Simple enough question. 1) I've loved Mexico since my first trip here when I was 20, enough to keep coming back for long vacations every chance I got. 2) I ended up marrying a lovely, feisty and talkative _mexicana_ from a large loving family, which led me to become fluent in the language and culture, and acquire a nice little vacation house on the beach in Colima. 3) After a 25 year career in a job I wound up hating, I pulled the plug and took early retirement but... 4) Finances wouldn't permit anything but a step-above-homeless life in SoCal, not that I'd have stayed even if I did have the money. 5) Our adult kids are totally bilingual and bicultural, at ease on either side of the border, so it's not like we're abandoning them. Mission accomplished. So it all sort of fell into place, without a lot of thought, but we couldn't have planned it any better.


----------



## lagoloo (Apr 12, 2011)

After most of our lives in California, we found that retirement choices didn't include staying in that hella expensive San Francisco Bay area. My husband had spent time on vacations in Mexico and thought it would be a fine place to try. So.......we got rid of the things we could live without through estate auction houses (much easier and more profitable than garage sales) sold our house, put everything we loved, including the keepsakes) into storage, packed the car with essentials and drove on down. Rented first (always a good idea) and later bought. Then the moving and storage company brought down the nine crates (big ones) to the house we bought. Never regretted having the stuff since it was like having "old friends" around us. That was over twelve years ago. We've only been back once for four days because of a family funeral. Our grown children and their spouses and offspring visit here on occasion and enjoy it thoroughly, since it's an adventure for them. They are spread over several states, so going north to visit isn't practical.

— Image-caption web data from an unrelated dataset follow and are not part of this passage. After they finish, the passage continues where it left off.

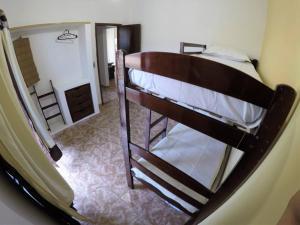 A bunk bed or bunk beds in a room at Praia Linda Hospedagem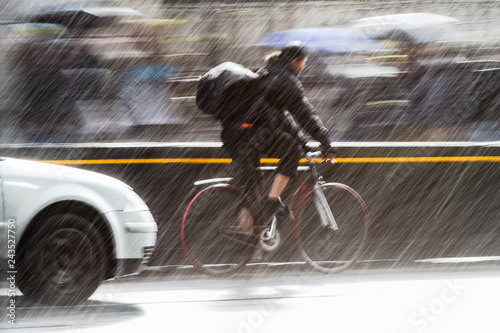 cyclist on a city street at heavy rain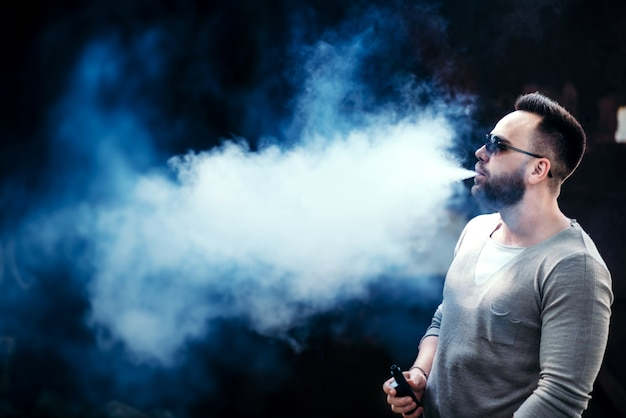 Vaper con la barba in occhiali da sole vaping all'aperto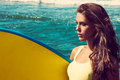 Girl with surfboard young woman portrait hold on seaside beach sunny summer day Stock Photography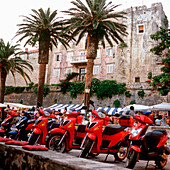 Red scooter parking in a row near a market, old stone building in background, Korcula, Dalmatia, Croatia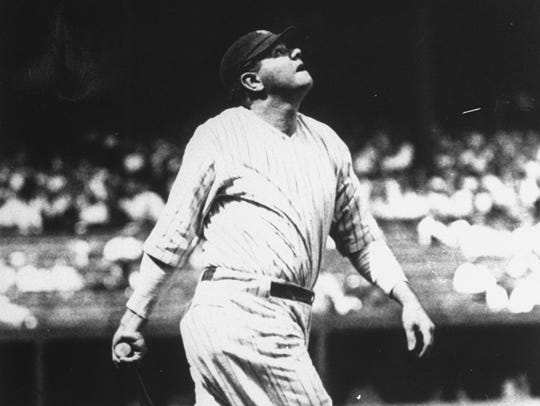Babe Ruth is shown lofting another home run into the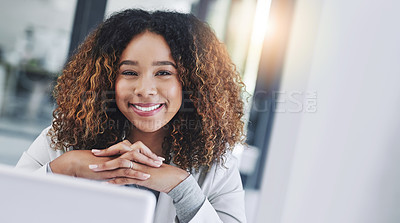 Buy stock photo Portrait of a young businesswoman working on a laptop in an office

I am very glad we didn't attempt to maintain another residence and/or car or address, since that would have been adding worries, expenses and complications to life. When we need something not available here, we order online and having it shipped by one of the companies that brings it to our door. After a bit of deep searching, we've been able to handle everything without needing a U.S. address, though we maintain a P.O. Box in Texas with a mail drop in our town. The Mexican mail system has a ways to go so far. I get Christmas cards in July through them.

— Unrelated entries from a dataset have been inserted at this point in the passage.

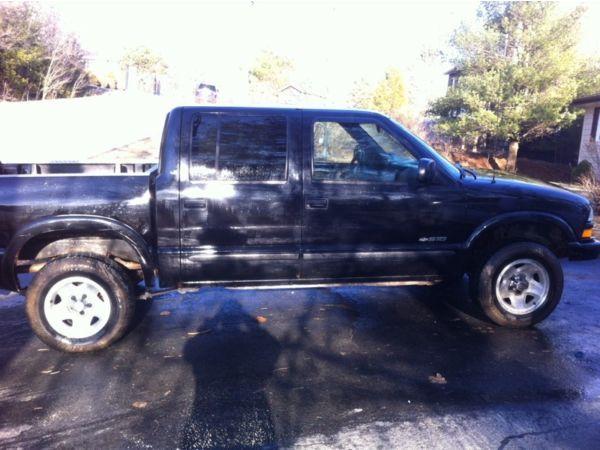 black lifted chevrolet silverado truck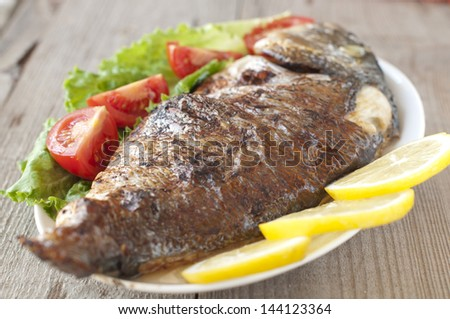 Fried (roasted) Fish (Dorado) Garnished with Lemon, Tomato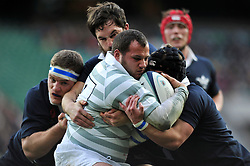 Williams Briggs of Cambridge University is tackled in possession - Photo mandatory by-line: Patrick Khachfe/JMP - Mobile: 07966 386802 11/12/2014 - SPORT - RUGBY UNION - London - Twickenham Stadium - Oxford University v Cambridge University - The Varsity Match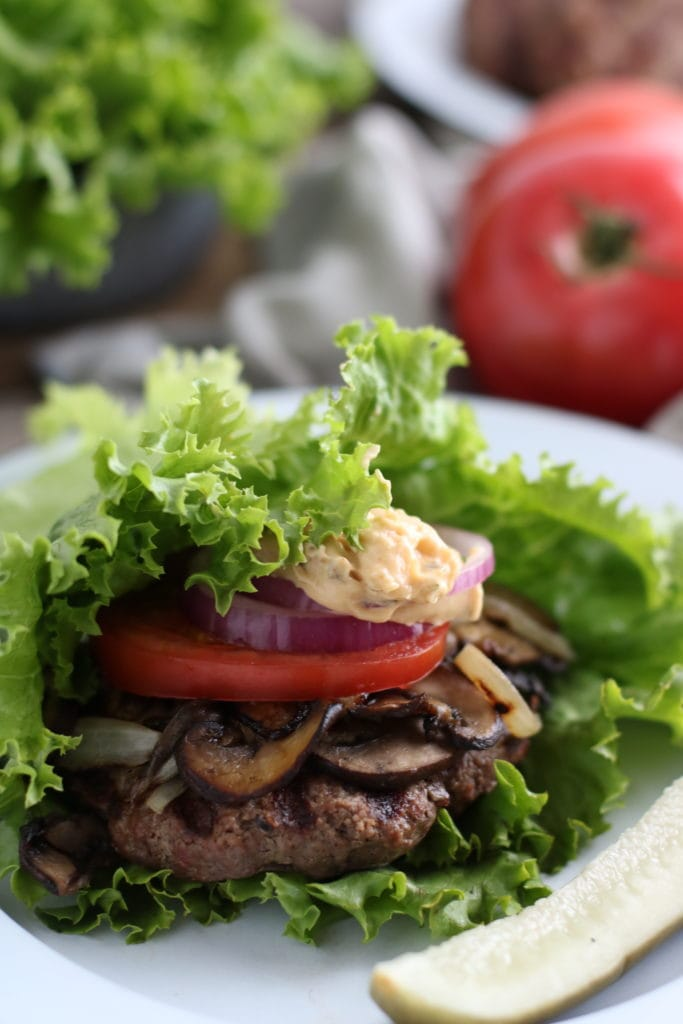 Grilled burger topped with mushrooms, onions, tomatoes onion and mayo wrapped in a lettuce leaf on a plate. Tomato and lettuce in the background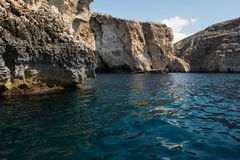 Blue grotto seen from a boat trip. Malta. Blue grotto caves and cliffs seen from a boat trip. Malta Stock Photo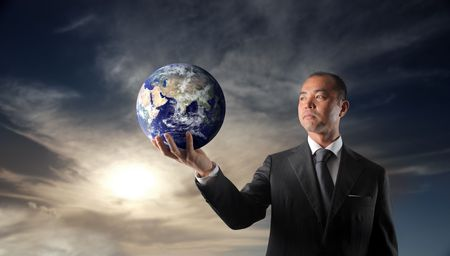 Japanese businessman holding a globe photo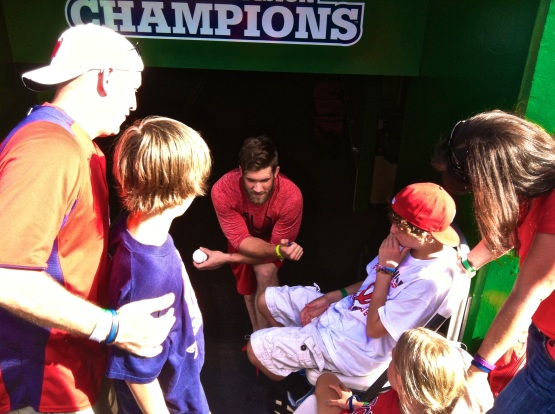 Bryce Harper, center, visiting with Gavin Rupp, right, and his family in the Nationals dugout.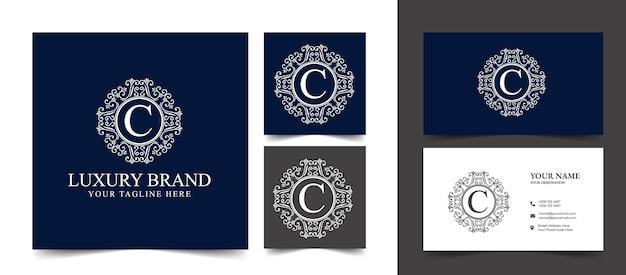 Logo calligrafico vittoriano di lusso retrò antico con cornice ornamentale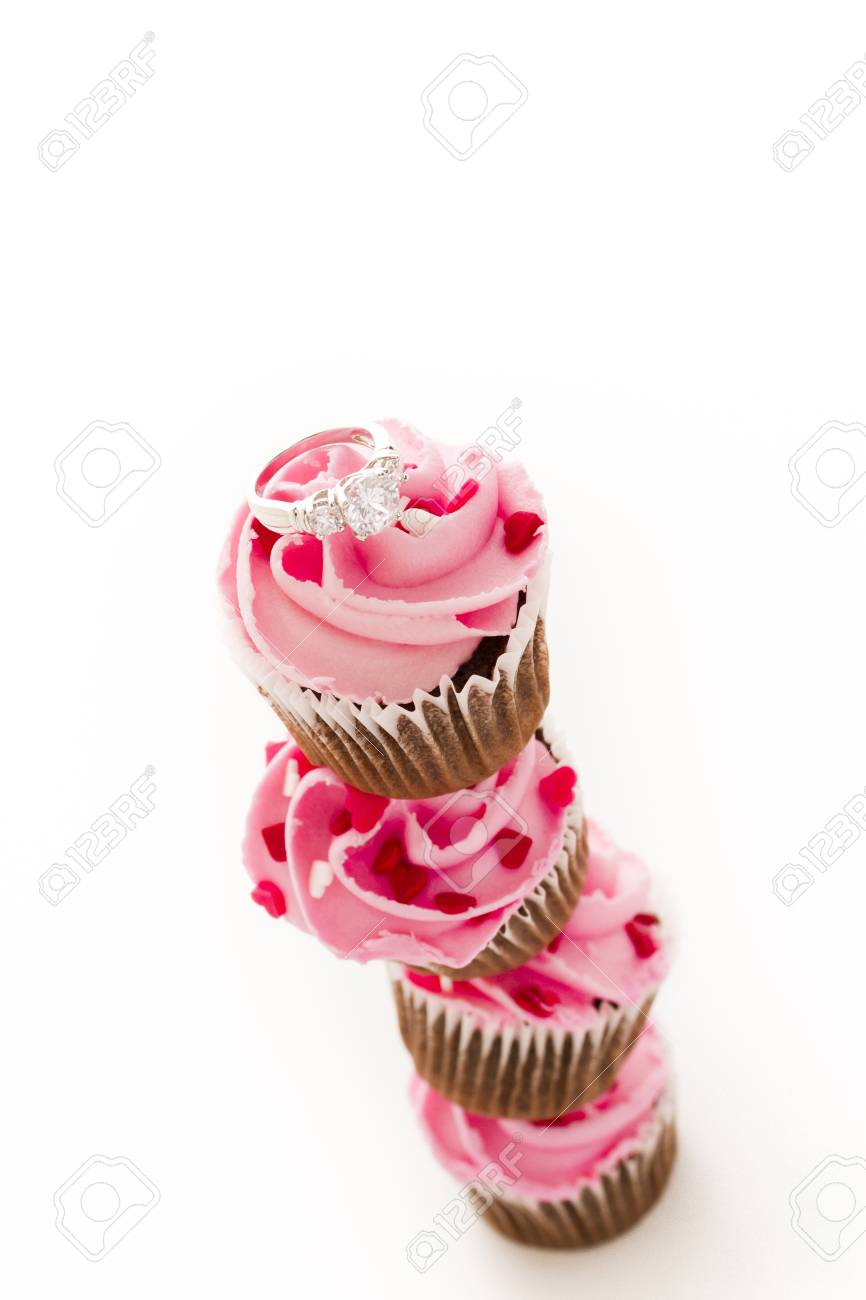 Stack Of Pink Cupcakes With Engagement Ring On Top Stock Photo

My life motto has been "bloom where you're planted". Life is good.

Your story leads me to believe you're going to thoroughly enjoy life here. Welcome!


----------



## citlali (Mar 4, 2013)

Our housekeepers were from Guatemala and Nicaragua and came back from a vacation in Oaxaca telling us how wonderful things were there..
We were looking for a place to retire , mostly in the States and France and like the idea of Mexico. I cancelled an appointment I had with a realestate agent in New Mexico and flew to Guadalajara with the idea of checking out San Miguel Chapala , Morelos and Oaxaca. Came to Ajijic fell in love with it and nought a house on my first week there, sent a picture to my husband and told him that is our new place.
Flew back sold most of everything we owned except for a few favorite and our kitchen stuff, backed the 3 dogs and 3 cats , put the house on the market and where on our way to Mexico 4 month later.
Did not have all the questions people here have, we figured we would figure things out.We did not speak a word of Spanish.
We have been living full time in Mexico and never looked back or would move back to the States. We have 2 places in Mexico and none in France or US We have been here for 16 years and are both Mexican citizens. 
If you want to make thigs work out , they will work out..if you are not sure and are hesitating , I say do not do it..
We have no assets there , no address no connections anymore except for the IRS of course..and if we leave Mexico we go to France or other countries where we have not been before. Never been so happy..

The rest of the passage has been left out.